■ Trecho do texto:
A entrevista abaixo foi publicada
no site da Revista ISTOÉ e apesar de não refletir, as posições defendidas pelo
Blog o Grande Diálogo, ainda assim entendemos que a mesma contém verdades
importantes para a discussão cada vez mais presente que envolve a laicidade do
Estado brasileiro e os interesses dos representantes das religiões majoritárias
do catolicismo e dos evangélicos.
"A
liberdade religiosa está ameaçada no país"
Antropóloga Debora Diniz afirma
que o Estado está sendo questionado na Justiça por tentar privilegiar o ensino
católico nas escolas públicas e que livros didáticos associam os ateus aos
nazistas
Por Solange Azevedo
ESPECIALISTA: Debora desenvolve pesquisas sobre
laicidade e direitos humanos
O trabalho da antropóloga e
documentarista carioca Debora Diniz tem sido amplamente reconhecido mundo
afora. Aos 41 anos, ela já recebeu 78 prêmios por sua atuação como pesquisadora
e cineasta. Professora da Universidade de Brasília, Debora é autora de oito
livros. O último deles – “Laicidade e Ensino Religioso no Brasil” – trata de
uma discussão que está emergindo no País e deverá ser motivo de debates
acalorados no Supremo Tribunal Federal. “Além de a lei do Rio de Janeiro sobre
o ensino religioso nas escolas públicas estar sendo contestada no Supremo, há
uma ação da Procuradoria-Geral da República contra a concordata
Brasil-Vaticano, assinada pelo presidente Lula em 2008”, lembra Debora. “Um
artigo da concordata prevê que o ensino religioso no País seja,
necessariamente, católico e confessional. Isso é inconstitucional.”

■ Dados fornecidos:

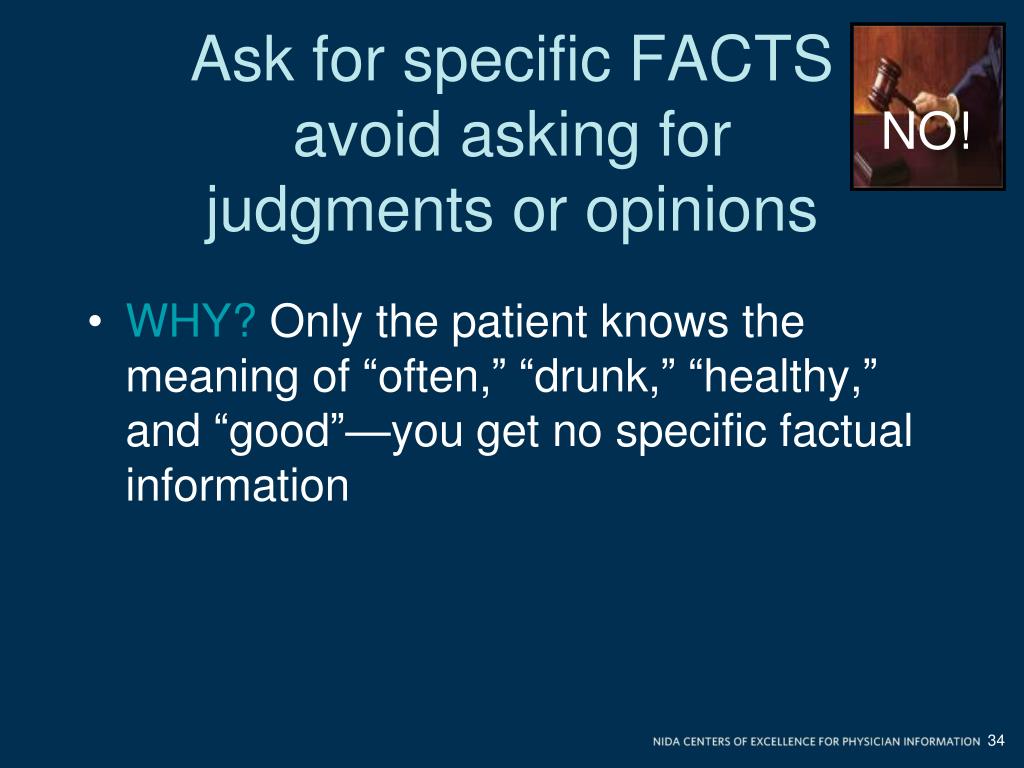 Ask for specific FACTS avoid asking for judgments or opinions

NO!

• WHY? Only the patient knows the meaning of “often,” “drunk,” “healthy,” and “good”—you get no specific factual information

NIDA CENTERS OF EXCELLENCE FOR PHYSICIAN INFORMATION 34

■ O que fazer:
**1)** De acordo com o texto sobre laicidade, quantos prêmios Debora Diniz já recebeu por sua atuação como pesquisadora e cineasta?
**2)** Escreva a continuação do texto sobre laicidade a partir da última frase apresentada.

■ Respostas:
**1)** 78 prêmios.

**2)**
"O acordo Brasil-Vaticano
prevê que o ensino religioso seja, necessariamente, católico e
confessional"
"A criminalização da
homofobia incomoda comunidades religiosas porque resultará em restrição de
liberdade de expressão"
ISTOÉ -
O ensino religioso nas
escolas públicas, num Estado laico como o Brasil, é legítimo?
DEBORA DINIZ -
Sim e não. Sim porque está
previsto pela Constituição. E não quando se trata da coerência com o pacto
político. Chamo de coerência a harmonia com os outros princípios constitucionais:
da liberdade e do pluralismo religiosos e da separação entre o Estado e as
igrejas. Falsamente, se pressupõe que religião seria um conteúdo
necessário para a formação da cidadania.
ISTOÉ –
O pluralismo religioso
é respeitado nas escolas públicas?
DEBORA DINIZ -
Não. A Lei de Diretrizes e Bases
delega aos Estados o poder sobre a definição dos conteúdos e quem são os
professores habilitados. Isso não acontece com nenhuma outra matriz disciplinar
no País. A LDB diz que o ensino religioso não pode ser proselitista. Apesar
disso, legislações de vários Estados – como a do Rio de Janeiro – afirmam que
tem de ser confessional. Determinam que seja católico, evangélico.
ISTOÉ -
As escolas viraram
igrejas?
DEBORA DINIZ -
As aulas de ensino religioso, obrigatórias
nas escolas públicas, se transformaram num espaço permeável ao proselitismo. Não é possível a oferta do ensino religioso confessional sem ser
proselitista. Se formos para o sentido dicionarizado da palavra
proselitismo, é professar um ato de fé. É a catequização. O proselitismo é um
direito das religiões. Mas isso pode ocorrer na escola pública? A
LDB diz que não.
ISTOÉ -
É possível haver ensino
religioso sem ser proselitista?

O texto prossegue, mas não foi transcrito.